La duda

 

 

La Duda

 

 

 

 

 

El engramillado prolijo se extiende por todo el parque, interrumpido por islas

circulares de flores que brillan bajo un sol de octubre sumergido en el cielo muy azul. Todo conspira para evadir la idea de la muerte. Inútilmente, porque ella esta allí, en cada placa semioculta por la gramilla, y ahora bajo el amplio palio que proyecta su sombra sobre el hueco abierto debajo de la caja de roble.

 


Alrededor del ataúd los dolientes junto a Marga, ubicada del lado de la cabeza inerte ya cubierta. Tiene los ojos fijos en esa caja como si fuera a interrumpir en cualquier momento la sepultura de su marido.

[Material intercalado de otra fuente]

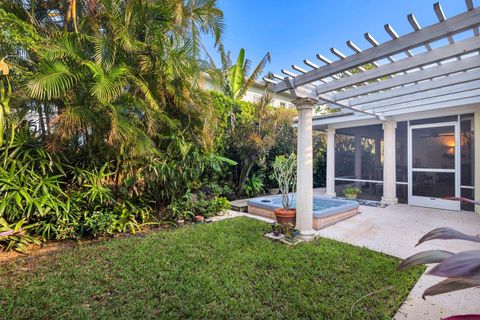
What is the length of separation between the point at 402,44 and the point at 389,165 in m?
7.10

En ausencia de una oración que Marga no aceptaría, el descenso comienza y, por iniciativa de no se sabe quién, las flores entregadas por un funcionario al ingreso comienzan a desprenderse de las manos sobre la madera que se hunde.

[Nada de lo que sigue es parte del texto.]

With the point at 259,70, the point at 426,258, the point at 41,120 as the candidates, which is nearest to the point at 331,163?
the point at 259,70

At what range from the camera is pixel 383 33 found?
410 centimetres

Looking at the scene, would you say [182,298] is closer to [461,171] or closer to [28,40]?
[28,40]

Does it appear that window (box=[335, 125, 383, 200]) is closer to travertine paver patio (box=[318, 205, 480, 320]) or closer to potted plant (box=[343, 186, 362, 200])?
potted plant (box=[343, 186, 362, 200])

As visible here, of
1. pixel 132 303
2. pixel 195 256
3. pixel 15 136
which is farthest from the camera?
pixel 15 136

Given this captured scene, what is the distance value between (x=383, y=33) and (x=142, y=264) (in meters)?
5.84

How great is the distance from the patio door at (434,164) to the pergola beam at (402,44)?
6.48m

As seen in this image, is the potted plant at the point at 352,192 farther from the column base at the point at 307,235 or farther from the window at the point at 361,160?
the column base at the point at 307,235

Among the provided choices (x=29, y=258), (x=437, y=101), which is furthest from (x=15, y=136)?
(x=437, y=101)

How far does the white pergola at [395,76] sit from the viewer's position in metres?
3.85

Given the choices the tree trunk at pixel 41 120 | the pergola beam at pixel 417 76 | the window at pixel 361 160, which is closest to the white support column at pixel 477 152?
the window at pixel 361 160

Cuando Marga va a entregarle la suya, recién entonces, la ve. Nadie podría asegurar desde cuando está allí. Tal vez sólo lo sepa el empleado dador de las flores, aunque seguro que no la miró, como a ninguno de los otros, desde su uniforme acartonado.

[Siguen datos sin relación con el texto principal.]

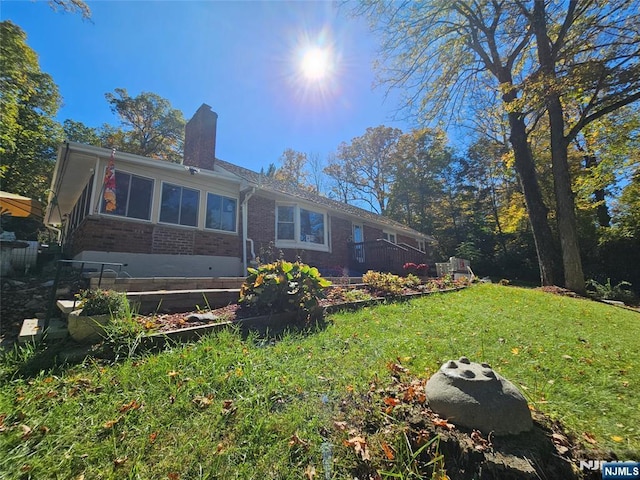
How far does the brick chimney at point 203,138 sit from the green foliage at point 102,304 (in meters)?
8.09

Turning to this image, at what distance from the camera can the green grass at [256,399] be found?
1.61m

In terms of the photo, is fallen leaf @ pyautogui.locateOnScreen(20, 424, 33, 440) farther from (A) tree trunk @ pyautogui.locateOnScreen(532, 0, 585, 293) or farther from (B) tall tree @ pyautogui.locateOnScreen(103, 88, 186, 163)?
(B) tall tree @ pyautogui.locateOnScreen(103, 88, 186, 163)

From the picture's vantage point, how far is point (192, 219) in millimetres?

Ella no está de negro, como Marga, pero pasa inadvertida en un sencillo vestido lila; por eso la viuda no la ha descubierto hasta ahora. Las dos flores caen en cortas elipses que casi las unen al tocar el féretro.


Marga vuelve los ojos al hueco, pero ya no puede concentrarse; esa mujer está sola y debe tener un motivo para obsequiarle esa flor a su marido. Aun muerto él y regalada la flor, el gesto tiene algo de indecente o de absurdo que es necesario develar.


En el camino a la salida, la mujer se retrasa pero la viuda la espera; separadas por el estrecho camino de pedregullo, ambas se dirigen a la verja sin hablarse; el saludo de unos amigos interrumpen la pregunta de Marga hasta llegar al portón.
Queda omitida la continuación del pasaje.